Lanera, P., P. Sordino & G. San Martín. 1994. Exogone (Parexogone) gambiae, a new species of Exogoninae (Polychaeta, Syllidae) from the Mediterranean Sea. Bolletino di Zoologia 61 (3): 235-240.

San Martín, G. 2005. Exogoninae (Polychaeta: Syllidae) from Australia with the description of a new genus and twenty-two new species. Records of the Australian Museum 57: 39-152.
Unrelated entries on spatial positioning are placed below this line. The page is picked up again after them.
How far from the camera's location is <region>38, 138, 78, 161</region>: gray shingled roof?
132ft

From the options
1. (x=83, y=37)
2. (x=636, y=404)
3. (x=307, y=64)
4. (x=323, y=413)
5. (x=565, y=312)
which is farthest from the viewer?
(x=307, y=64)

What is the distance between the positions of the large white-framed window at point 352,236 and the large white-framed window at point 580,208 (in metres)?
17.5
  1. To a vertebrate, the idea of the number of eyes being "fairly standard" for a genus is slightly odd.

  2. Aren't there a few fish with divided eyes for above and below water?

  3. You're thinking of Anableps, which does have a divided pupil but only has a single pair of eyes and a single lens in each (the lens is egg-shaped so that it's thicker in the lower aquatic part of the eye than in the upper aerial part). There is, however, a deep-sea fish Bathylychnops which does in fact have a second auxillary retina below the main eye.